可此时,她却是流着眼泪,望着邱璟,一字一句地拆穿他的本性,“你忌妒重华是真,可你敢说,你真的只是被蒙蔽了?

“你所谓的真心实意的忏悔,是发自肺腑的觉悟,还是为了让重华手下留情的权宜之计?”

邱璟顿时一脸不敢置信:“师妹!夫人!你也……你怎么能这么说我?我们同床共枕这么多年,我是什么样的人,难道你还不知道?”

“是啊,师兄,这世上,没人比我更了解你。”

姜玥自嘲地笑了一声,“所以我比谁都清楚,漫儿受到的委屈、污蔑,你其实是心知肚明,只是装作看不见罢了!

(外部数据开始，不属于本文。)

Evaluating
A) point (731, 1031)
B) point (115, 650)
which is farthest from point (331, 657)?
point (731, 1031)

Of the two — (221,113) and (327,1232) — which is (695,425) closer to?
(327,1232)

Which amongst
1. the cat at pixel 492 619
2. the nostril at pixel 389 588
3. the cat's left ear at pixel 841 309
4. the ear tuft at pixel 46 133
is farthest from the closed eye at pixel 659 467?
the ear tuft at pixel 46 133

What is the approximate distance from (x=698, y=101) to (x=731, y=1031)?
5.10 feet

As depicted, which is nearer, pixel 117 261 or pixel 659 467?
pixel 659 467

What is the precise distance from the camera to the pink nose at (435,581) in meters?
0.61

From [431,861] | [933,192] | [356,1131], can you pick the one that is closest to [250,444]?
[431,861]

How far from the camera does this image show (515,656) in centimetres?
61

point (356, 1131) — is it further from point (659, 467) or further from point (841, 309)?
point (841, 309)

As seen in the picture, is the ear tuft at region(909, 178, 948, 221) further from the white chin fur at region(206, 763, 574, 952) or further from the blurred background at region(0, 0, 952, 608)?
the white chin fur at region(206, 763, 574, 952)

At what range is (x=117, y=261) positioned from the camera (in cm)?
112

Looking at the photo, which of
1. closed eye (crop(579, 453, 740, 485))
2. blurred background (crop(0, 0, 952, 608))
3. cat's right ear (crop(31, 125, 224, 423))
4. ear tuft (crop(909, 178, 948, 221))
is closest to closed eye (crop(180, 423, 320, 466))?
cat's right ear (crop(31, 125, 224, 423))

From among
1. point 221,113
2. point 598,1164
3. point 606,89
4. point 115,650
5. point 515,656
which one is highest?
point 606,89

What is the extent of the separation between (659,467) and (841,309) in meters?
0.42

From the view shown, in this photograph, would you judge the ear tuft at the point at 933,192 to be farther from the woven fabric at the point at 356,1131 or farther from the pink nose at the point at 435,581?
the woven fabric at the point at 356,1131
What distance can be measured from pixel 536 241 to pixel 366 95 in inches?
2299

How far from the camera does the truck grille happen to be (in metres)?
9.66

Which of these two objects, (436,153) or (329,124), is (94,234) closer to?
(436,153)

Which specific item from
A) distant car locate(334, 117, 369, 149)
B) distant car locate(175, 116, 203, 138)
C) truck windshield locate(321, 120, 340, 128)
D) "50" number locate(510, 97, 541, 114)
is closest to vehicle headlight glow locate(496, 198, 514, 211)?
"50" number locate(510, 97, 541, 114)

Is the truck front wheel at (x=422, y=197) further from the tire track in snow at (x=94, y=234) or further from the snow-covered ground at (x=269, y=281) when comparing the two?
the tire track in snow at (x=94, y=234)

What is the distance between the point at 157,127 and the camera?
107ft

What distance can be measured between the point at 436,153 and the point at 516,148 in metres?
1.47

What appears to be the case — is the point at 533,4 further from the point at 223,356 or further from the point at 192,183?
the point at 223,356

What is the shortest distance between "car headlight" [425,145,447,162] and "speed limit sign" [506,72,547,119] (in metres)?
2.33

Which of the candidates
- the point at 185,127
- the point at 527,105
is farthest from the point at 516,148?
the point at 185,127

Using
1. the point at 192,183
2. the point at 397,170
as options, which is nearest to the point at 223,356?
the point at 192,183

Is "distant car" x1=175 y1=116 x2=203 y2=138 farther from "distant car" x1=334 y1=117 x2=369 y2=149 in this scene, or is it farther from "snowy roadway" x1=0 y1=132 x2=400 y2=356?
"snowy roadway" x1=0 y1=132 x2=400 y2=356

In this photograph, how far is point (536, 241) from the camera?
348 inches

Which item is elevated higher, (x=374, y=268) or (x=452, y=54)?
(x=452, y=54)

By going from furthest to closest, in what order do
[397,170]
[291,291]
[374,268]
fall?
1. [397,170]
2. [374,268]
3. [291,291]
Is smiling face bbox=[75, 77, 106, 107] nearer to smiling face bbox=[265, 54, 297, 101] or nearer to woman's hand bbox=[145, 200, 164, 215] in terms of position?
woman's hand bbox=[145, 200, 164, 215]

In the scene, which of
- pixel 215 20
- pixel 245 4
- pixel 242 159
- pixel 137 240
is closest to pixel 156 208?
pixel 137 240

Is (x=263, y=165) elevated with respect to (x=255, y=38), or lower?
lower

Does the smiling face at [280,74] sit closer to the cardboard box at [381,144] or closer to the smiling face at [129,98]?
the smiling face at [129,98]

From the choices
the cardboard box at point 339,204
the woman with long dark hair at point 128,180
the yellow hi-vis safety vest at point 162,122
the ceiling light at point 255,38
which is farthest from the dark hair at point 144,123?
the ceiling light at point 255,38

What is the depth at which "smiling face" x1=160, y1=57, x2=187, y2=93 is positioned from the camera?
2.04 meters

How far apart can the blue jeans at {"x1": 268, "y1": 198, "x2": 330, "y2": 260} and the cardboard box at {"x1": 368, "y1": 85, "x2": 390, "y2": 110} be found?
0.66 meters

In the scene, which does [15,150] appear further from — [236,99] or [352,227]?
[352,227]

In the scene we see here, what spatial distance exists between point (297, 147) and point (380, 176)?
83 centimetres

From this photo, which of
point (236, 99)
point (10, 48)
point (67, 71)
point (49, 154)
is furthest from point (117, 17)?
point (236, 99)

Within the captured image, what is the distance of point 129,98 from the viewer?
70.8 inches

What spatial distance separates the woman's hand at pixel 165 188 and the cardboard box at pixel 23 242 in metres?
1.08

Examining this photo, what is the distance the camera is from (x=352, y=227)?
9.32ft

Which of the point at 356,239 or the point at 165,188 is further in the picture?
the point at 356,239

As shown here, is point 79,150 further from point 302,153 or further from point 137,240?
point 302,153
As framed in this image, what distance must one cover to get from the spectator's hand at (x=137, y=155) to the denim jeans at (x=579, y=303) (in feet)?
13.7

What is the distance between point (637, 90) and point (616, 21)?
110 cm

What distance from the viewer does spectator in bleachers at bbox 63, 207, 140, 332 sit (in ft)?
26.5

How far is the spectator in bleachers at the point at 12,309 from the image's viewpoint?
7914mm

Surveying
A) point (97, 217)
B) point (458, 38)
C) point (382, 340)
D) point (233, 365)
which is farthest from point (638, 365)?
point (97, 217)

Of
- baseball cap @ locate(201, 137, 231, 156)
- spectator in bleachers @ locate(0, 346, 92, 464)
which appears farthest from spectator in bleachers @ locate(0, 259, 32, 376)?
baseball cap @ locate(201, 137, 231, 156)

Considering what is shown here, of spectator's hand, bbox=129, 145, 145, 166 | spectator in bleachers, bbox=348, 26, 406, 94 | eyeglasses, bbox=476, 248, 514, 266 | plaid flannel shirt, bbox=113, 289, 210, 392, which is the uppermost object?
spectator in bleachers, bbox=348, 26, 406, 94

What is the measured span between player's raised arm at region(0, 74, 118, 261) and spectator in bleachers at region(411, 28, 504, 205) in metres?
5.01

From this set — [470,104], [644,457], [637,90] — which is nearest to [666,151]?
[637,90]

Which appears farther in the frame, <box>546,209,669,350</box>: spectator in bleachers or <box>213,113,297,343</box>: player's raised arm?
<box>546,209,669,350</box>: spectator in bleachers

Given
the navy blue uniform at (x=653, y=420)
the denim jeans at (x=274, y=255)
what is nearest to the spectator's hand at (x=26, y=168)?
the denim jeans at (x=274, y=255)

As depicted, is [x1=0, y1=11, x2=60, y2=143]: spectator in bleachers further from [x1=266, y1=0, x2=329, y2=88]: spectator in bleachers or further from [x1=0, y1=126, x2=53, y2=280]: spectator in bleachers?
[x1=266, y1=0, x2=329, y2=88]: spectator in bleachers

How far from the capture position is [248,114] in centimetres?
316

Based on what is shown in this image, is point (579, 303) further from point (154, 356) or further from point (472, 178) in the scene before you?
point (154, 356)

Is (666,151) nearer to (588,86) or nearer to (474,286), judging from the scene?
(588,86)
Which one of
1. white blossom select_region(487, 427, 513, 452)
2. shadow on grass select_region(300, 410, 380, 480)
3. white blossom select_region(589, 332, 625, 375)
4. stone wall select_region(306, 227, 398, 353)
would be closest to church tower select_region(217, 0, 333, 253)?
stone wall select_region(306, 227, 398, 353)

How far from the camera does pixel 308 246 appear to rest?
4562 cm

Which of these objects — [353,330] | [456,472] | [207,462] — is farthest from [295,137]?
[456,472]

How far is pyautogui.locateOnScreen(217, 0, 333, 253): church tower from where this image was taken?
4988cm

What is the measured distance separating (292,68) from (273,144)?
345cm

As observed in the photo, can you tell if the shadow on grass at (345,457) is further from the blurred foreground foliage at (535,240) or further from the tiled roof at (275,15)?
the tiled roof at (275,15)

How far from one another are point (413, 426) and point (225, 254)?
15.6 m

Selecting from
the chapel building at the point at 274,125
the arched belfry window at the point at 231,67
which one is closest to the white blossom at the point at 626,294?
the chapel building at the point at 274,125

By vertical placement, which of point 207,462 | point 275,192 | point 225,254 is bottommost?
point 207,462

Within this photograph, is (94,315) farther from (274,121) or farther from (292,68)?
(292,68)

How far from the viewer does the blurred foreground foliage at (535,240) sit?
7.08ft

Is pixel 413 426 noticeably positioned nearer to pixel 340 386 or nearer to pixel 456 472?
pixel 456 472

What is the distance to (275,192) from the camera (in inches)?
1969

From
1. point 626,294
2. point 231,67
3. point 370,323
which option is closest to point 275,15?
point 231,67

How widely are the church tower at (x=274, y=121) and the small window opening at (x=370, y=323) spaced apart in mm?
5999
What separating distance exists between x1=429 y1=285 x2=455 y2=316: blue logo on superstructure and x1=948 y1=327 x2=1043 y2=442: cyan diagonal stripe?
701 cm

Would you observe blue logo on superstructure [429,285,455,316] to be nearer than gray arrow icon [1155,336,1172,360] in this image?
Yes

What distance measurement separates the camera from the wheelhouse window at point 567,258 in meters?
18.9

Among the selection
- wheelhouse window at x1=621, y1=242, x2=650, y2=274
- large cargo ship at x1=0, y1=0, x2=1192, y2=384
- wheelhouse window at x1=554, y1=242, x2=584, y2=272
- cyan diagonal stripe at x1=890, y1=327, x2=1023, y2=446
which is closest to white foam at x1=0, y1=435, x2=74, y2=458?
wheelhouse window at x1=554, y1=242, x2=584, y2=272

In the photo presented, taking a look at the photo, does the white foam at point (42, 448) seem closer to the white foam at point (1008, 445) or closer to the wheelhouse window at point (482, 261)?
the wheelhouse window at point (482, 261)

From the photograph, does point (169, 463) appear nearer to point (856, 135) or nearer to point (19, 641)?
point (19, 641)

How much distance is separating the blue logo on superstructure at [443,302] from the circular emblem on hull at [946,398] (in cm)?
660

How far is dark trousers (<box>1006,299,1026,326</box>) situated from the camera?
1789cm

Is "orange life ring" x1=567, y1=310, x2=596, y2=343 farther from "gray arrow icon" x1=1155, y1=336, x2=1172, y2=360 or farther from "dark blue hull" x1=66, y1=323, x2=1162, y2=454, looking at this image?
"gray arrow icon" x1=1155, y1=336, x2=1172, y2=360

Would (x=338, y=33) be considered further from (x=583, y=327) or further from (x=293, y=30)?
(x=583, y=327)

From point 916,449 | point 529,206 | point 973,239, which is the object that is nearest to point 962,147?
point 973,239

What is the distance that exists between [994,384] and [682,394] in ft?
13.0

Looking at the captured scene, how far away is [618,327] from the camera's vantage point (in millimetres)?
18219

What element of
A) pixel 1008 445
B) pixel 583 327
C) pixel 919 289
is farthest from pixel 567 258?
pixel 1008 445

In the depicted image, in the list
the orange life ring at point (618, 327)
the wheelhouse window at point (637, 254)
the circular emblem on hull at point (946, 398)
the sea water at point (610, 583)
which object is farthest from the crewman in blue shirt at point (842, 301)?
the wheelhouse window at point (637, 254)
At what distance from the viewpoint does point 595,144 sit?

“说起来,好像你只是受人蒙蔽,可实际上,不过是你要用折辱漫儿的方式,来羞辱重华!

“漫儿也真是一个不幸受到波及的可怜虫,因为你不敢当着重华的面来表达对他的不满,便趁他闭关之际,对他的徒儿下手!

“你敢这么做,还有一个原因,你们所有的人,包括我自己,都有着这种侥幸心理,就是以为重华要飞升了,只要他走了,便再也管不了这尘俗之事,便可以肆无忌惮地伤害他的徒儿,以此来证明自己在宗门的地位比重华高!

“说到底,我与师兄,与你们,不过都是一群贪图虚荣、数典忘祖、道貌岸然的伪君子!”

她这一番话,惹来了众怒:

“姜玥,你不能这么说!我可没有!”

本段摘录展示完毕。